The Sea-Change project
Craig is a co- founder of the Sea-Change Project which has been established to motivate scientists, policymakers and individuals to engage meaningfully with nature and protect our oceans. He has been a filmmaker for 25 years, making documentary films with his brother Damon Foster. Together they have won 75 international awards for their work, including WWF’s Golden Panda, the "Oscar" of Natural History filmmaking. His current film project is a story about a special relationship he shared with a female octopus in the kelp forest that is expected to reach over one hundred million people. His unique method of tracking animals underwater has resulted in the discovery of many new species and over 40 animal behaviours previously unknown. Some of his new discoveries feature in the BBC Blue Planet 2 series, including a famous octopus/shark sequence. Sir David Attenborough has openly applauded his work.
Recreating the past
Craig is a consultant to the Centre for Early Sapiens Behaviour (SapienCE) a Research Council of Norway funded Centre of Excellence (COE) based at the University of Bergen.

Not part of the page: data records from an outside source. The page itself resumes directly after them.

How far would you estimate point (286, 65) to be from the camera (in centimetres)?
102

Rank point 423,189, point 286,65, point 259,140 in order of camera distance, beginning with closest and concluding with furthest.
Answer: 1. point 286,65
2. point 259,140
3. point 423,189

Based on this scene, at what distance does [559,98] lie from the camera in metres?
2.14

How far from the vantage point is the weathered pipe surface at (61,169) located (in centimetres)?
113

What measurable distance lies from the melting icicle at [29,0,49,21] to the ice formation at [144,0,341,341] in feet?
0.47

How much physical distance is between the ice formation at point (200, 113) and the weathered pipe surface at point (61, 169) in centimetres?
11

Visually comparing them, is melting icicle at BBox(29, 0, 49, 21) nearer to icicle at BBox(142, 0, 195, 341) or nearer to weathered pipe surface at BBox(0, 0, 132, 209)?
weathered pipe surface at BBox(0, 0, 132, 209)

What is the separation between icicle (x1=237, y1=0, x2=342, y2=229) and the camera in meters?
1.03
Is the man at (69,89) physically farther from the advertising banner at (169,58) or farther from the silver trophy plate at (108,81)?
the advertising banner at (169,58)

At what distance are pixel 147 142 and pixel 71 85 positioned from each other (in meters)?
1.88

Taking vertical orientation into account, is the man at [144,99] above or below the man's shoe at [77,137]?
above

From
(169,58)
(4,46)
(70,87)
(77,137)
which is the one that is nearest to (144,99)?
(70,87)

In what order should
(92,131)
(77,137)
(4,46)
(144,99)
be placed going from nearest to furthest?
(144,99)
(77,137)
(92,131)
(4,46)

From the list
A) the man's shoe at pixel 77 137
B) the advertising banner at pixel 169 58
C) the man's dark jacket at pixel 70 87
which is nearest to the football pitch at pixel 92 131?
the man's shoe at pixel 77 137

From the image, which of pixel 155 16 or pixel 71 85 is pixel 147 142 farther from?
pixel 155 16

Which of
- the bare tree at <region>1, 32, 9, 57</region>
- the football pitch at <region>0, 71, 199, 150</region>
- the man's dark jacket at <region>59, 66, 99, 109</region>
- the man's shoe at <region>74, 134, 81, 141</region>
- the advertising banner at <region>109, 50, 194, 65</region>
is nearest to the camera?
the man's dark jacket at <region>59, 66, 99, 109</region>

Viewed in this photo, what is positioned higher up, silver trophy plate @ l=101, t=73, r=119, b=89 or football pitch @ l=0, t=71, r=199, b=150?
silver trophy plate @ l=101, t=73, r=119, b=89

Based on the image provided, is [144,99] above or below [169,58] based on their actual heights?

Over the next decade scientists in the COE will integrate archaeology, climate and psychology in an ambitious programme to extract, analyse and understand the processes that shaped the behaviour and cognition of our common ancestors, Homo sapiens, in southern Africa between 120 000 – 50 000 years ago. Professor Christopher Henshilwood is director of the SapienCE Center, and a mentor to Craig Foster on the early archaeology of the southern Cape region.
After the talk there will be a panel discussion with Craig Foster and professor Jarl Giske from Department of Biological Sciences, UiB. The discussion will be led by Professor Christopher Henshilwood. The audience will be invited to ask questions.